====== Page text ======
Permanently Deleted

  • invalidusernamelol [he/him]
    ·
    edit-2
    4 years ago

    The number causes groupthink. Higher numbers maker people more likely to upvote and the inverse for lower numbers. I like the "show the amount of each" feature here and think it alleviates some of the issues, but I still think up/downvotes are easily rigged and designed to give dopamine hits rather than be representative of the validity of ideas.

      • Dear_Occupant [he/him]
        ·
        edit-2
        4 years ago

        TBH now that I can see when someone downvotes me, which is still pretty rare here but used to be frequent on Reddit before they hid comment scores, it makes me introspective and self-critical, I think that part is good. We should know in real-time when someone doesn't like what you said. Negative feedback is one of the things I like most about the internet in general, I'm used to writing in newspapers where your critics have to go through a snowstorm of filters before you hear what they have to say. And sometimes it's just easiest for someone to tell you "no" without leaving a message. Of course I am curious what they object to but nobody's got time for every dumb thing someone says online. Maybe if we had other ways to downvote, like "this is incorrect," "this is something I disagree with," "this is going to get somebody killed," that sort of thing. Emojis instead of votes.
====== Supplied information ======
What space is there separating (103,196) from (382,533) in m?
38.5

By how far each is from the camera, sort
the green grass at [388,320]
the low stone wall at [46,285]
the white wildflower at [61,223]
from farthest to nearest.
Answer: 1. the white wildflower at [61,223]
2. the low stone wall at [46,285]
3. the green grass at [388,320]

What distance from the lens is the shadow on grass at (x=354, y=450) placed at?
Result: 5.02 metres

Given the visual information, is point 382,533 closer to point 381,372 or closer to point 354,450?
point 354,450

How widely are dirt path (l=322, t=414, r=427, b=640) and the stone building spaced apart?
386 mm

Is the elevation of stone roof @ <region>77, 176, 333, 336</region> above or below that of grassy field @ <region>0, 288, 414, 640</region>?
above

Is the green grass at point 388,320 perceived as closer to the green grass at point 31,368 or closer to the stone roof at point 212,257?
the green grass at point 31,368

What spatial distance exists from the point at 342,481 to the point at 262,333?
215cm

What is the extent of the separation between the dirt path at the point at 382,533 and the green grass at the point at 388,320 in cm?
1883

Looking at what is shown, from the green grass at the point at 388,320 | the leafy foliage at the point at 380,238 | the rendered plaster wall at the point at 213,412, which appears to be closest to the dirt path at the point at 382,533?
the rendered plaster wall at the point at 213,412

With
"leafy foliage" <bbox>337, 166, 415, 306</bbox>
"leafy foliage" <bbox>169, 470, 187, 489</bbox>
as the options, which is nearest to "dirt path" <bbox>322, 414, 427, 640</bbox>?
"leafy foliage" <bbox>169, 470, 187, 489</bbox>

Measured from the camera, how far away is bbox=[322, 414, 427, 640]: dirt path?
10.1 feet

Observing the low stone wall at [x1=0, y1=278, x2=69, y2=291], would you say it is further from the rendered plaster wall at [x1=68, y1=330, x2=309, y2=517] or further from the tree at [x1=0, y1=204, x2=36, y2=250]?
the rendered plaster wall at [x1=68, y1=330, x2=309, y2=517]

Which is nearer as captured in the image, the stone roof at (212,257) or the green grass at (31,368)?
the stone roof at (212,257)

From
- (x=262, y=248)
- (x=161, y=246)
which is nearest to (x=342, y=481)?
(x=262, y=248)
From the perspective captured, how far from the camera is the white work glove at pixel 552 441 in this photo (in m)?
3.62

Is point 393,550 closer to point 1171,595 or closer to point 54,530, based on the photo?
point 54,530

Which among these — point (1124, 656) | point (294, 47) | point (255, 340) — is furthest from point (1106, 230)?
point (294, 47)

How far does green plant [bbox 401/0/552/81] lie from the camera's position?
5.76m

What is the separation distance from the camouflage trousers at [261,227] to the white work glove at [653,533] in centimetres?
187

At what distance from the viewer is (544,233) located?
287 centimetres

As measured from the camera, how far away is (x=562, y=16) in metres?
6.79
======
Directives:
1/ According to the comment thread, where was Dear_Occupant used to writing?
2/ Reproduce the entries word for word, from the start of the entries through the line containing "3. the green grass at [388,320]".
The comment thread and the entries are unrelated material.

Solutions to the tasks:
1/ In newspapers.

2/
What space is there separating (103,196) from (382,533) in m?
38.5

By how far each is from the camera, sort
the green grass at [388,320]
the low stone wall at [46,285]
the white wildflower at [61,223]
from farthest to nearest.
Answer: 1. the white wildflower at [61,223]
2. the low stone wall at [46,285]
3. the green grass at [388,320]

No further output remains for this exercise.